Even though Illinois Governor George Ryan is still a strong proponent of capital punishment, he recognizes that justice cannot be served, public safety cannot be insured, general welfare cannot be promoted, nor can the blessing of liberty be secured by allowing an innocent man or woman to be executed. Ryan takes ultimate responsibility for the flaws in Illinois' application of the death penalty. While it is shameful that 13 people have wrongfully been sentenced to death in Illinois, it is also important to acknowledge the vigilance and commitment to uncovering the truth. Those errors would not have been remedied otherwise. And that vigilance should be remembered with no small amount of pride. Justice was ultimately served, albeit in a painfully slow manner.

The death penalty is different than any other aspect of the criminal justice system. It is more susceptible to bias and prosecutorial misconduct. The Criminal Justice System in the United States holds to the principle that an independent, fair and competent judge presiding over an adversarial trial in front of an unbiased jury all conducting themselves by accepted legal rule and procedure will give a just verdict. These four elements -- an independent, fair and competent judge, an adversarial trial, an unbiased jury, and accepted legal rule and procedure -- are equally important to arriving at a just verdict. Even if one element is missing or diminished, the chances of a just verdict are severely threatened.

The idea that criminal trials be presided over by independent, fair and competent judges is firmly established in American culture. This isn't to say that biased, unfair or incompetent judges don't preside over many trials in the United States, because they do.
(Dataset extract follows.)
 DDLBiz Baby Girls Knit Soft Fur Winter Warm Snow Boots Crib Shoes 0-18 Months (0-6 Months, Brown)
It's just that the idea that all criminal trials should be presided over by independent, fair and competent judges is accepted. Anything less is found objectionable, if not revolting. Likewise, the idea of having an unbiased jury render the verdict is also well understood and accepted.

Less understood is the idea that even the most guilty must be afforded a fair trial before he or she can legally be punished. It is here, within the intricacies associated with the legal rules and regulations that pertain to criminal trials that the ''guilty'' are many times released due to so-called ''technicalities.'' But it is not a technicality to hold inviolable the principle of presumption of innocence, that no one can legally be deprived of his or her liberty without due process of law. It is within this context that suppressing or fabricating evidence is prohibited. Likewise, witnesses cannot be hid nor coerced into giving false testimony. The accused cannot be forced nor tricked into giving evidence against himself or herself.

But the most fragile and misunderstood element of a just trial pertains to the adversarial process. In short and to be specific, why is the defense counsel required to try to get his ''guilty'' client off? First, the accused isn't always guilty and again the presumption of innocence cannot be impaired. Most important, the principle of the adversarial process is that the truth has the best chance of becoming evident when the state and the accused are represented by competent opposing lawyers who have equal access to witnesses, evidence and objecting to the improper actions of the other side. It is therefore the duty of the attorneys to stop at nothing -- save deliberate fraud -- in defense of their client. And this is where fair application of the death penalty has its weakest link. The state has a team of prosecutors backed by a whole city or county-wide police agency to oppose many times an inexperienced court-appointed lawyer given insufficient resources to examine witnesses thoroughly or analyze evidence properly. Many times it is David, naked and unarmed, going up against Goliath, fully armed and with reinforcements.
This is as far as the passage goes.